Already, teachers unions have made it hard for parents to enroll their kids in quality distance learning programs. The teachers union in Oregon successfully lobbied to prevent families from enrolling in virtual charter schools. The Pennsylvania Association of School Administrators similarly lobbied to prevent families from accessing virtual charter school options in the spring. More recently, the California legislature just passed a bill that prevents education dollars from following students to virtual charter schools this school year. And it's not like they're demanding to do the teaching themselves. The Los Angeles teachers union struck a deal with their district that prevented teachers from being required to work more than 4 hours each day during the lockdown. None of these efforts make any sense unless the purpose is to protect a monopoly from competition.

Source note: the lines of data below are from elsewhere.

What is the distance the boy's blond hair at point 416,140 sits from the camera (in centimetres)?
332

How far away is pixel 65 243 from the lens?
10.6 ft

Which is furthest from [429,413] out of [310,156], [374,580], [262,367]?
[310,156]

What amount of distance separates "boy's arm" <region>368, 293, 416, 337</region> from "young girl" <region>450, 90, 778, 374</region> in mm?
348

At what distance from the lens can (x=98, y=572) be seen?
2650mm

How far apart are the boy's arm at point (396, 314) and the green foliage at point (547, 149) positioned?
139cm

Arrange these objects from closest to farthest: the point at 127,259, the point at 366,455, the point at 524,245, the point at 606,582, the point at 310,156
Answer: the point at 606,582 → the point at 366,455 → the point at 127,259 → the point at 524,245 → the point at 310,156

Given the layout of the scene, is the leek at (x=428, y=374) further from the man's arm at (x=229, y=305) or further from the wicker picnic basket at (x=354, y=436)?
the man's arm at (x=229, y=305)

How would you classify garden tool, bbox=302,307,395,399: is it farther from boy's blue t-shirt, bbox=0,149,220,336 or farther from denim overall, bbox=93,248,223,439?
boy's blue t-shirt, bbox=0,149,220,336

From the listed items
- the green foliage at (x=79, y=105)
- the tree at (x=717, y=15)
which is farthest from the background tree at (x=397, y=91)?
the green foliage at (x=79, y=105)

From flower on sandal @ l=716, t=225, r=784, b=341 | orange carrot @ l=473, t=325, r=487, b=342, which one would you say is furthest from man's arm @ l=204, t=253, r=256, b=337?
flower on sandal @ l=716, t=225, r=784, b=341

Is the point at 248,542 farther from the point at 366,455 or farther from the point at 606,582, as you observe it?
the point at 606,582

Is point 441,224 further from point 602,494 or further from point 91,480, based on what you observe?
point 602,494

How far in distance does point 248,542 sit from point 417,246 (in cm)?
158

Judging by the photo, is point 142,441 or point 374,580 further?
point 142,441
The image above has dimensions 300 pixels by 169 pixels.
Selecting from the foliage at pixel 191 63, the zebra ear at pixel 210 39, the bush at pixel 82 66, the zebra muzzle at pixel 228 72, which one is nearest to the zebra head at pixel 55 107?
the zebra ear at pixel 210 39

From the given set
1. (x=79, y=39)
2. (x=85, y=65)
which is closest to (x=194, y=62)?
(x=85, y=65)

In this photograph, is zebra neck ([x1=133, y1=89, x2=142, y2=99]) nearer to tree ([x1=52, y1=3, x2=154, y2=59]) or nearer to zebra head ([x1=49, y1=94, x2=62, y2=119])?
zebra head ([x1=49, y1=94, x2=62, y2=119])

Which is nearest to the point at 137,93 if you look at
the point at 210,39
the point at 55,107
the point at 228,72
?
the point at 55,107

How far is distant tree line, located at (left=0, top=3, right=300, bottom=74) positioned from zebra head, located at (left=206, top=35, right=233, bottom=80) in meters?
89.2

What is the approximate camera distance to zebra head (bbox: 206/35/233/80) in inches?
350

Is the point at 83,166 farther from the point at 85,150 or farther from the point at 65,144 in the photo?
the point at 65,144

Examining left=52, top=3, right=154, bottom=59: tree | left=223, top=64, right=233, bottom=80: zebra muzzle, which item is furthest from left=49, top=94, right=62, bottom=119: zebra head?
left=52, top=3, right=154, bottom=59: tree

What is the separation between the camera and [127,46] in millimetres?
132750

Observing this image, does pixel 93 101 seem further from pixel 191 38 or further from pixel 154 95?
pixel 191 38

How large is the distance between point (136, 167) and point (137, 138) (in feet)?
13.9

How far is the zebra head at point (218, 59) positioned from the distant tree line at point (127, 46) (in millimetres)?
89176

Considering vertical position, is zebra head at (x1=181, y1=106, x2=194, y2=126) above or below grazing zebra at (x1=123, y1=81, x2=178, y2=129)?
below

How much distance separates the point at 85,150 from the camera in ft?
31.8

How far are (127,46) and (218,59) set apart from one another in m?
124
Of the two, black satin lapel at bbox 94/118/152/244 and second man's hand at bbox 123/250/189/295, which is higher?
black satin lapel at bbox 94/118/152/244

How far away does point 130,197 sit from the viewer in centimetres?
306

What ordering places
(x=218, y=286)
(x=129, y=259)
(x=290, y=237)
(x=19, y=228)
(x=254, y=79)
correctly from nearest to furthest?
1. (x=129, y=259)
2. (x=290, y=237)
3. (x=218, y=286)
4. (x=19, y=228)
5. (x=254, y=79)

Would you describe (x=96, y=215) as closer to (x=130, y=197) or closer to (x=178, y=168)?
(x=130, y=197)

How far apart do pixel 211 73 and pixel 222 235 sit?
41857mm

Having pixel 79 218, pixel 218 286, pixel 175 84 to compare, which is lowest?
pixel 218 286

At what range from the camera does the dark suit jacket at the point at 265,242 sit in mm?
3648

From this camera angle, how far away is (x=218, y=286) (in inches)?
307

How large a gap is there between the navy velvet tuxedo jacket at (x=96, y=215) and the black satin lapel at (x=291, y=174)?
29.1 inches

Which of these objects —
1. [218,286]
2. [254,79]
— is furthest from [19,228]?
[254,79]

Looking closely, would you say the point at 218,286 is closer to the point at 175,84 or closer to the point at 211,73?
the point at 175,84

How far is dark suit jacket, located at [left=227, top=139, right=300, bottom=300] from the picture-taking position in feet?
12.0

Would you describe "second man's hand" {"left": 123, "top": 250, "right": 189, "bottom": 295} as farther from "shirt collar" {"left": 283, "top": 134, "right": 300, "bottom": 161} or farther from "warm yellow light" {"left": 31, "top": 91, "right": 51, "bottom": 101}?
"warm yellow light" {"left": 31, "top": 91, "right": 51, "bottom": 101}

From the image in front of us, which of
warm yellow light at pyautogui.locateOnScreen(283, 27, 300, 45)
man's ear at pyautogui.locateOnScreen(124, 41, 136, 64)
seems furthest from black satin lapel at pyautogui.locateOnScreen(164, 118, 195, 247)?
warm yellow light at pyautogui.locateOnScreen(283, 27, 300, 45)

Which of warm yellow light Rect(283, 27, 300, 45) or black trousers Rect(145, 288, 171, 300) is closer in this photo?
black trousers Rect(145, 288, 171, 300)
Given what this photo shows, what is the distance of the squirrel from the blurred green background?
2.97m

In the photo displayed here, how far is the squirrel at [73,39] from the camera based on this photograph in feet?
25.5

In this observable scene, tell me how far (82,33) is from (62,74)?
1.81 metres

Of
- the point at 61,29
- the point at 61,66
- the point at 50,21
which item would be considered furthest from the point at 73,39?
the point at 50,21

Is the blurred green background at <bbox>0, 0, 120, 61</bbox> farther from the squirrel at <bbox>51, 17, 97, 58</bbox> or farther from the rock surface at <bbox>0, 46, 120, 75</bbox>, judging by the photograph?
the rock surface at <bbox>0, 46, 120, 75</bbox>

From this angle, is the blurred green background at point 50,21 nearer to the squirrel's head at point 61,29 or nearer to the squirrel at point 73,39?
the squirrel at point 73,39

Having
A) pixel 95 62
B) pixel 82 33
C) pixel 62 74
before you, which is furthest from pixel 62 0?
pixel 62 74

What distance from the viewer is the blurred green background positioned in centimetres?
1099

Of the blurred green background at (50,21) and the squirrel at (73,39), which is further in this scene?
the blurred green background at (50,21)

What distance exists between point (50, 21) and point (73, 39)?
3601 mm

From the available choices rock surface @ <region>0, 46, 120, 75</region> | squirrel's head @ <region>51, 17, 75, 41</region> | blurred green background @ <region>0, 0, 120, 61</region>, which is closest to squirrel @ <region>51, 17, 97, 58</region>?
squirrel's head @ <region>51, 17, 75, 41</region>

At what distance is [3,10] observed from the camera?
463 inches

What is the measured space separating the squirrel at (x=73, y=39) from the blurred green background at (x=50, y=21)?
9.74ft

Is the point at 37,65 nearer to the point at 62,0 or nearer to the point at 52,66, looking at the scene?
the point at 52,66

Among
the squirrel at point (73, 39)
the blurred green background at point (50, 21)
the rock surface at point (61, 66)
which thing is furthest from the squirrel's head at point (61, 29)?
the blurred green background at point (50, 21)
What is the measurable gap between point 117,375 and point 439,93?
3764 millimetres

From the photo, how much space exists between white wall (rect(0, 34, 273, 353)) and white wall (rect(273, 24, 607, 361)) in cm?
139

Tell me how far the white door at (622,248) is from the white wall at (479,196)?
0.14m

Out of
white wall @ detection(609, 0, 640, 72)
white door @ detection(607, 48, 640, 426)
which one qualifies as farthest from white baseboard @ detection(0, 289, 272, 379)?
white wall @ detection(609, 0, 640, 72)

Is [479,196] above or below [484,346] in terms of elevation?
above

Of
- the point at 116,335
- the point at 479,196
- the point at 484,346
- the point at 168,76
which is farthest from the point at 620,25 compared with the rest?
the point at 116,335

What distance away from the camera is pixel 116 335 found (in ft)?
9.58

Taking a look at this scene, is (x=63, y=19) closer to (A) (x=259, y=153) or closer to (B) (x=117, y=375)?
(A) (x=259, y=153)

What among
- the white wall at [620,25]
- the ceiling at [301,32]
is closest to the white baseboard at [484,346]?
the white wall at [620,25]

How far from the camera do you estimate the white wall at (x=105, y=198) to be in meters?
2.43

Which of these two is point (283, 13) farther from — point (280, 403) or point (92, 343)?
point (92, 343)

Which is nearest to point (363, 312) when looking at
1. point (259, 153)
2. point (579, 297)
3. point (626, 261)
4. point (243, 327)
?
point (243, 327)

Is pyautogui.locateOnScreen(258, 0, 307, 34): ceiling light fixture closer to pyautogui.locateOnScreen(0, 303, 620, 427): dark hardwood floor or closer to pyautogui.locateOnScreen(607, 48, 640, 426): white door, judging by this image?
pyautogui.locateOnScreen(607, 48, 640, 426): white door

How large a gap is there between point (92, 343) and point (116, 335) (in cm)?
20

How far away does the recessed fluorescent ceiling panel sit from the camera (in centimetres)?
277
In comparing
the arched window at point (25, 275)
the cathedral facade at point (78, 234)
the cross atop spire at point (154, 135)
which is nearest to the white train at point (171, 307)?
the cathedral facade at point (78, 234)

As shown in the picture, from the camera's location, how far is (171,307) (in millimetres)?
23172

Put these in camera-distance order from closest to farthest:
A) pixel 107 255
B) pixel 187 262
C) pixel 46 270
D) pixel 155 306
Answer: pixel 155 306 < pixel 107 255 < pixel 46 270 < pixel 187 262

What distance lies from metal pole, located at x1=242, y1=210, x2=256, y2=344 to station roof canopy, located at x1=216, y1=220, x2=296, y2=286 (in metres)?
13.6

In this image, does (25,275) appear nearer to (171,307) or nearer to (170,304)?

Families obviously need more options right now. But, at the same time, top-down mandates to reopen all schools are not the optimal solution. Reopening requirements likely differ by region and individuals on the ground have the best information needed to make good decisions about their own communities. And if public schools can't reopen, or aren't equipped to provide adequate education online, families shouldn't be forced to pay for them. Think of it this way: If a Walmart doesn't reopen, families can take their food stamps elsewhere. If a school doesn't reopen, families should similarly be able to take their education dollars elsewhere.
If the federal government is to provide any additional stimulus funding for K-12 education, a significant portion of that money should go directly to families, an idea just proposed by U.S. Secretary of Education Betsy DeVos. Families could use those dollars to offset the costs of home-based education or to cover private school tuition and fees. However, as Dr. Lindsey Burke has proposed, states could also implement this kind of student-centered solution without unnecessarily involving the federal government.
Putting power into the hands of families would give schools incentives to provide their children with a good education. In fact, a national survey by Common Sense Media found that students in private schools were over twice as likely as students in government schools to connect with their teacher each day during lockdown. This is probably because private school leaders know that they will lose their customers—and their funding—if they don't meet their needs. Schools that provide shoddy remote learning, do not provide flexible scheduling arrangements, or do not sufficiently address student safety will lose students and their funding.
That's how the education system should work. We should fund students instead of systems. The power should always be in the hands of families instead of bureaucrats. Proponents of educational freedom have always known this. But the powerlessness of families and their children caught up in pandemic politics makes it clearer now more than ever before.